The ConfigBuilders are immutable data structures that use a fluent builder pattern. When you call a method on a builder that sets a property, what you’re actually doing is creating a copy of the builder and returning it. Not modifying internal state allows us to fork builders into different transformed objects without having to worry about modifying the internal properties of the builders earlier in the chain of modifications. Using a fluent builder pattern also gives us a readable and standard way of creating and transforming ConfigBuilders and Configs.

The ConfigBuilder also has a .validate() method that is called whenever .build() is called, which gives the ConfigBuilder the chance to make sure all required properties are set and are sane. One major advantage of using the ConfigBuilder pattern over simply having long __init__ methods on Config objects is that you can set up builders in one part of the code, without setting required properties, and pass it off to another decoupled part of the code that can use the builder further. As long as the required properties are set before build() is called, you can set as little or as many properties as you want.

Fluent Builder Pattern

The ConfigBuilders in Raster Vision use a fluent builder design pattern. This allows the composition and chaining together of transformations on builders, which encourages readable configuration code. The usage of builders is always as follows:

  • The Config type (SceneConfig, TaskConfig, etc) will always be available through the top level import (which generally is import rastervision as rv)
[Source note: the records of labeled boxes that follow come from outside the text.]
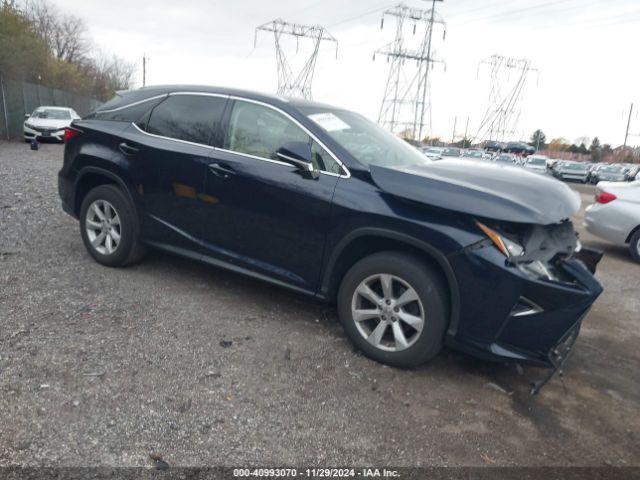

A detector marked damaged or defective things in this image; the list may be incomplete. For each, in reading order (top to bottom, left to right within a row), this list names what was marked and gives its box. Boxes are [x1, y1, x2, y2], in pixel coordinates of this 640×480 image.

front bumper damage [448, 227, 604, 392]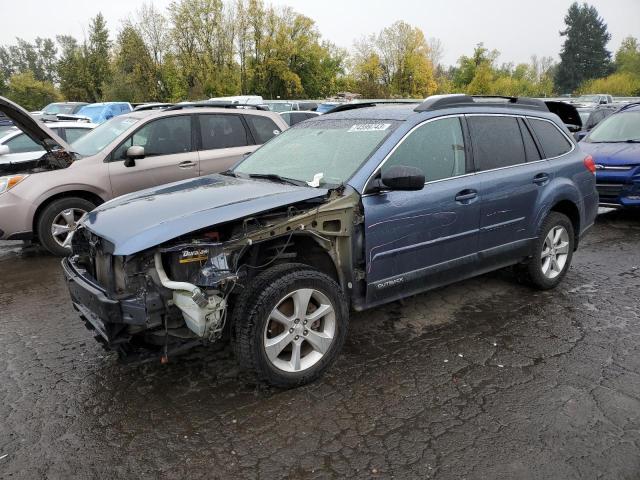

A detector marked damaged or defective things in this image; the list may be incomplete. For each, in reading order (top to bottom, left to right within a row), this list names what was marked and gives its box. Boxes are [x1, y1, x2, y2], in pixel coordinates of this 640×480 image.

dented hood [81, 175, 330, 256]
damaged blue station wagon [53, 95, 596, 388]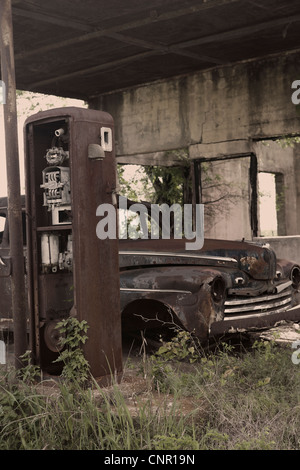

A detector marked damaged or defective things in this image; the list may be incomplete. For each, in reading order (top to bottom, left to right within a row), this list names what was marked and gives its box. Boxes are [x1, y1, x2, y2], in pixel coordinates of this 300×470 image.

rusted metal post [0, 0, 27, 368]
rusty gas pump [23, 107, 122, 382]
rusted car body [0, 196, 300, 342]
abandoned car [0, 194, 300, 346]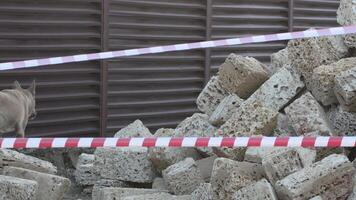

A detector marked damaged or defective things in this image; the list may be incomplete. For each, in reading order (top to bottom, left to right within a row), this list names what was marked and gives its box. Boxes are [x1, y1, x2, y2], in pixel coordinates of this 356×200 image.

rusty metal panel [294, 0, 340, 30]
rusty metal panel [211, 0, 290, 74]
rusty metal panel [0, 0, 102, 137]
broken concrete block [114, 119, 152, 138]
rusty metal panel [105, 0, 206, 134]
broken concrete block [196, 75, 229, 115]
broken concrete block [210, 93, 243, 125]
broken concrete block [218, 53, 268, 98]
broken concrete block [220, 102, 278, 137]
broken concrete block [246, 66, 304, 111]
broken concrete block [272, 47, 290, 74]
broken concrete block [286, 92, 332, 136]
broken concrete block [290, 34, 348, 89]
broken concrete block [310, 57, 356, 105]
broken concrete block [328, 104, 356, 136]
broken concrete block [336, 66, 356, 111]
broken concrete block [0, 175, 37, 200]
broken concrete block [0, 149, 56, 174]
broken concrete block [3, 166, 70, 200]
broken concrete block [94, 147, 154, 183]
broken concrete block [163, 158, 204, 194]
broken concrete block [191, 183, 213, 200]
broken concrete block [195, 155, 217, 182]
broken concrete block [211, 158, 264, 200]
broken concrete block [232, 179, 280, 199]
broken concrete block [245, 148, 314, 166]
broken concrete block [262, 148, 304, 184]
broken concrete block [276, 154, 354, 199]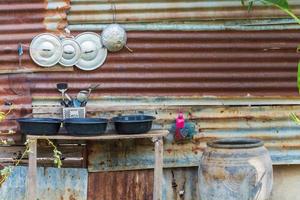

  • The ConfigBuilder is created from the static builder method on the Config class, e.g. rv.TaskConfig.builder(rv.OBJECT_DETECTION). Keys for builder types are also always exposed in the top level package (unless your key is for a custom plugin, in which case you’re on your own).

  • The builder is then transformed using the .with_*() methods. Each call to a .with_*() method returns a new copy of the builder with the modifications set, which means you can chain them together. This is the “fluent” part of the fluent builder pattern.

  • You call .build() when you are ready for your fully baked Config object.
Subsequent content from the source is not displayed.